Thanks to All & keep fighting the Good Fight People!
-God Bless Us All-

Stonedwoodsman.....4 days and counting...


----------



## trillions of atoms (Jun 16, 2014)

You might serve 6 months...here is 2 for 1 due to overcrowding.  1 day served =2.

im sorry for your situation but dont be scared. Bubba likes the young pretty guys. 

Not poking fun just letting you know that everything happens for a reason and when one door closes a window opens. 

Your unfortunately a victim of circumstance.
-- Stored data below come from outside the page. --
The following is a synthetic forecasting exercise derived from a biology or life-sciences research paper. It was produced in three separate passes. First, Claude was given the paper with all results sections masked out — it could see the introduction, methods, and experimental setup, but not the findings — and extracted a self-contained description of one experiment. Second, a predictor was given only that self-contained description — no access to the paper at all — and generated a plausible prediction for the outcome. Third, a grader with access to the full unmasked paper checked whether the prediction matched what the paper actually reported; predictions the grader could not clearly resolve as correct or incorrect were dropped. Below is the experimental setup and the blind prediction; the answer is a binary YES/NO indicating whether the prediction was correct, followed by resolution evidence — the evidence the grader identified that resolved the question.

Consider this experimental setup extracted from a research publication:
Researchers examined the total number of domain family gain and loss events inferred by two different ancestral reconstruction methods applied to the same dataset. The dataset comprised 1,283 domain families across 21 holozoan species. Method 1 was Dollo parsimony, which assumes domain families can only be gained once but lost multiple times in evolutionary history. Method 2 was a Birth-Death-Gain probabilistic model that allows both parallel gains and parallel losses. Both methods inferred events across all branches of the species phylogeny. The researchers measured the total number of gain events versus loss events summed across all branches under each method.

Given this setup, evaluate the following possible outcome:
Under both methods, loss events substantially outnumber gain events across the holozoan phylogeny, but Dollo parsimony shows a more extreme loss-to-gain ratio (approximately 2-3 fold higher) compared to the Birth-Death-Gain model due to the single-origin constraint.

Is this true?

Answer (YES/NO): NO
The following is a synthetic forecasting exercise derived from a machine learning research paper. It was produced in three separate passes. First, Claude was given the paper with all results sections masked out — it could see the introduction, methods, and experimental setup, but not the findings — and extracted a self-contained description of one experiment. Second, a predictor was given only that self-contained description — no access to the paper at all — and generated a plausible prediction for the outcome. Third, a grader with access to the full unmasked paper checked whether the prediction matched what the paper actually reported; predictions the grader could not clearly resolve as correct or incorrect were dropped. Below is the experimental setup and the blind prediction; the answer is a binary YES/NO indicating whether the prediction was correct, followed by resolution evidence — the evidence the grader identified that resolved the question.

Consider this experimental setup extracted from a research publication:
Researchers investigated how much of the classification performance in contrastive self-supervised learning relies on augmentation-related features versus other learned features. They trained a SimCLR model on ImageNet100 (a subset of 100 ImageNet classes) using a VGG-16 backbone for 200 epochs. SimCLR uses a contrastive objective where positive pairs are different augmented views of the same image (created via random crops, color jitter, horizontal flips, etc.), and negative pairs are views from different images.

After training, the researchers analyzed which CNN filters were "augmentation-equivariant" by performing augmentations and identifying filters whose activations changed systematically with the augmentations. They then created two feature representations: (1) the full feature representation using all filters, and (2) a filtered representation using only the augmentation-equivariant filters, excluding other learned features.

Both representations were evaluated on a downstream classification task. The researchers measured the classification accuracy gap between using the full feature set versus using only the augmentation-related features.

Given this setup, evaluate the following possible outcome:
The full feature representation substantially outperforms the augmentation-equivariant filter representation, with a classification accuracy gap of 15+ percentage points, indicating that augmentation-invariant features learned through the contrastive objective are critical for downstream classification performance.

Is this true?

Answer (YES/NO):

good luck in the can- you will be out in a blink!


----------



## stonedwoodsman (Jun 16, 2014)

trillions of atoms said:


> You might serve 6 months...here is 2 for 1 due to overcrowding. 1 day served =2.
> 
> im sorry for your situation but dont be scared. Bubba likes the young pretty guys.
> 
> ...


***************************************************
  Your kind words made me feel a little better....six months sounds alot better than 12 months!
  I hope your "out-in-a-Blink" holds true, Brother!

Thank You!

CTwoodnutt


----------



## Hackerman (Jun 16, 2014)

You might check into this. Find out if it's common in your state. Have your attorney ask the judge about it.

http://en.wikipedia.org/wiki/Shock_probation


----------



## Marsrover1 (Jun 17, 2014)

How did they find out you were growing if you don't mind my asking ? SWM


----------



## stonedwoodsman (Jun 17, 2014)

Marsrover1 said:


> How did they find out you were growing if you don't mind my asking ? SWM


******************************************************
Hi Marsrover,
     Well, according to The Police Report it was a "CI" or Confidential Informant.
  I think it was one day late last September when my 72 years old Landlord (also a Pot Smoker....!!!) came up here to check out his house 30' away from ours, next door, with two local cops(?).
  My backyard is heavily shrubbed/wooded, plus I had a tall 8-10' wall of covered firewood, to shield my backyard patio/grow area, from anyone next door, in that backyard.
   However-when they came up, all plants were heavily into flowering, and the smell was heavily skunky, and wafted all over.
   Other than that, only The Police & God knows, who turned me in.

Thanks for your reply!

Sotnedwoodsman.....three days and counting...


----------



## EsC420PoT (Jun 17, 2014)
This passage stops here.